MATERIAL FOR THE TASK –
>> start
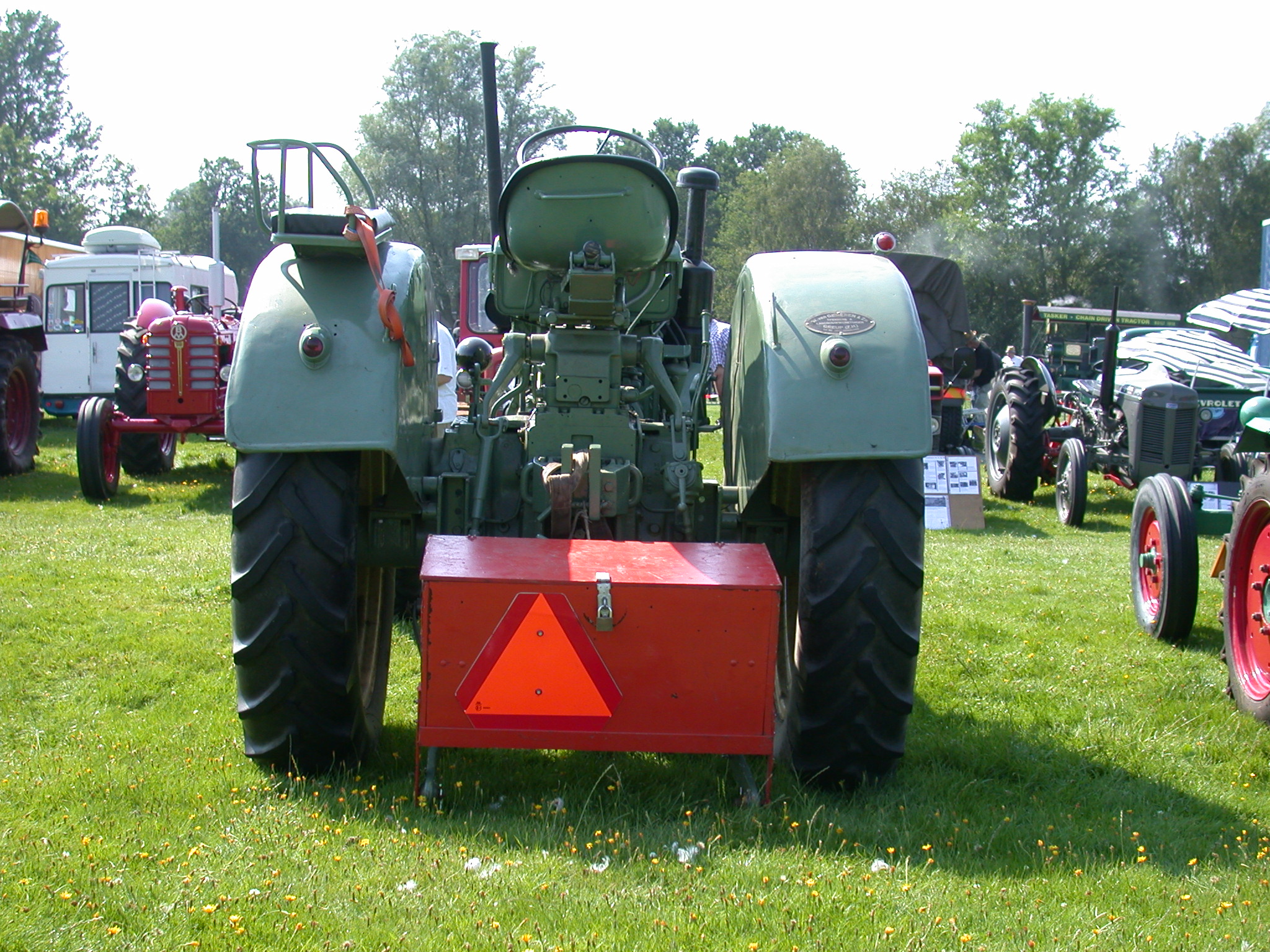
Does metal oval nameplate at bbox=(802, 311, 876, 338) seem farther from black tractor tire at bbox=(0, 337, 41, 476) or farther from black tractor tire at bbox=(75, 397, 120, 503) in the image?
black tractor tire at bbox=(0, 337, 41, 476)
>> end
>> start
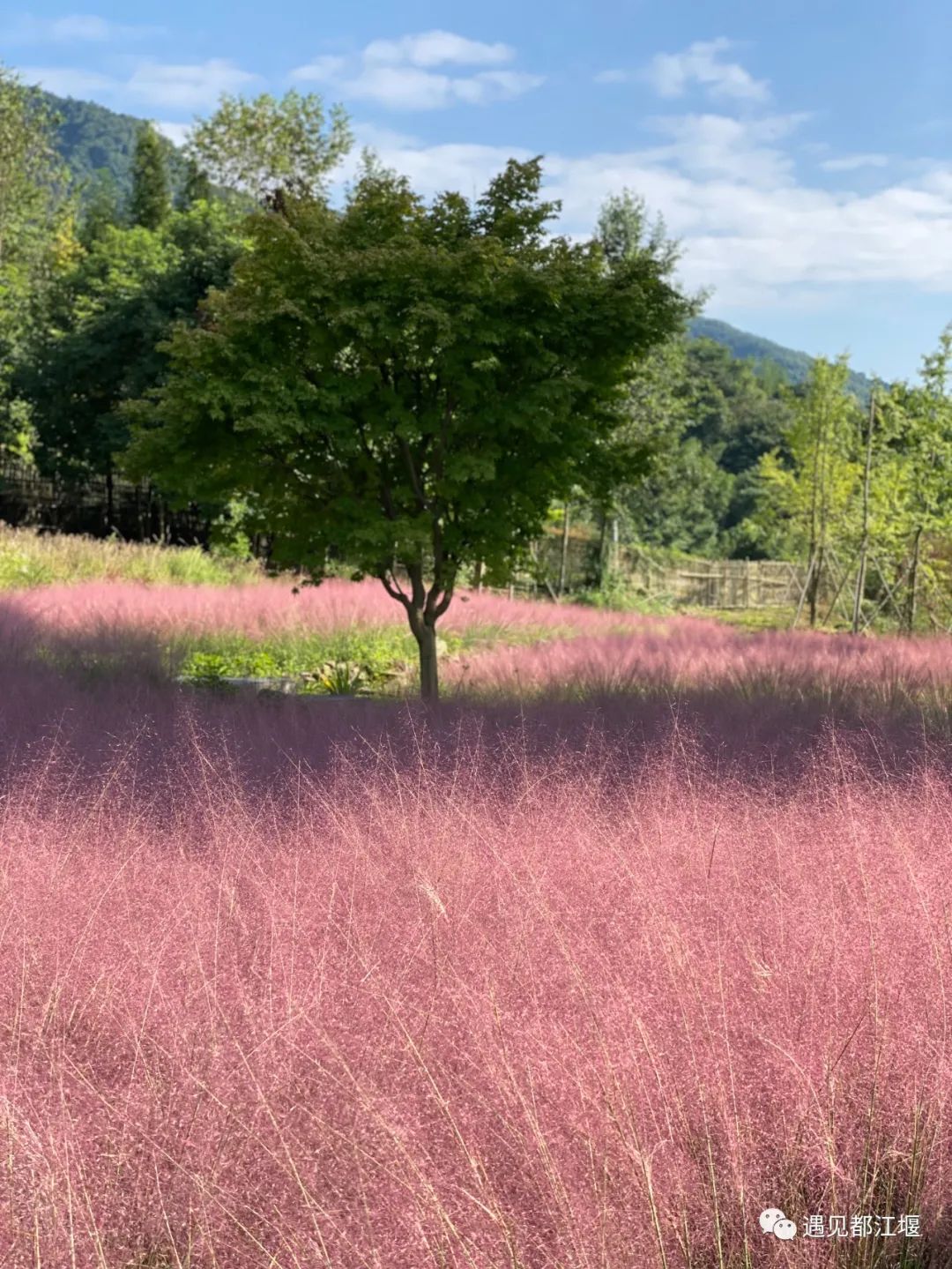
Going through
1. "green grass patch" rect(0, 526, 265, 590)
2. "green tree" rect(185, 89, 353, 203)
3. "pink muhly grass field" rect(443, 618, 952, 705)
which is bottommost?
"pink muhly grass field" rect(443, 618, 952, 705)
>> end
>> start
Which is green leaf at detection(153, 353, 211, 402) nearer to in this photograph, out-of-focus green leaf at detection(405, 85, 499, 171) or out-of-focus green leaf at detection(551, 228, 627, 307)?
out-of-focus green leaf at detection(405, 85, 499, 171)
>> end
WHAT THIS TASK INVOLVES –
Return every line of the material above that contains the string "pink". Case matters.

THE REPLY –
3. "pink muhly grass field" rect(443, 618, 952, 705)
"pink muhly grass field" rect(443, 618, 952, 705)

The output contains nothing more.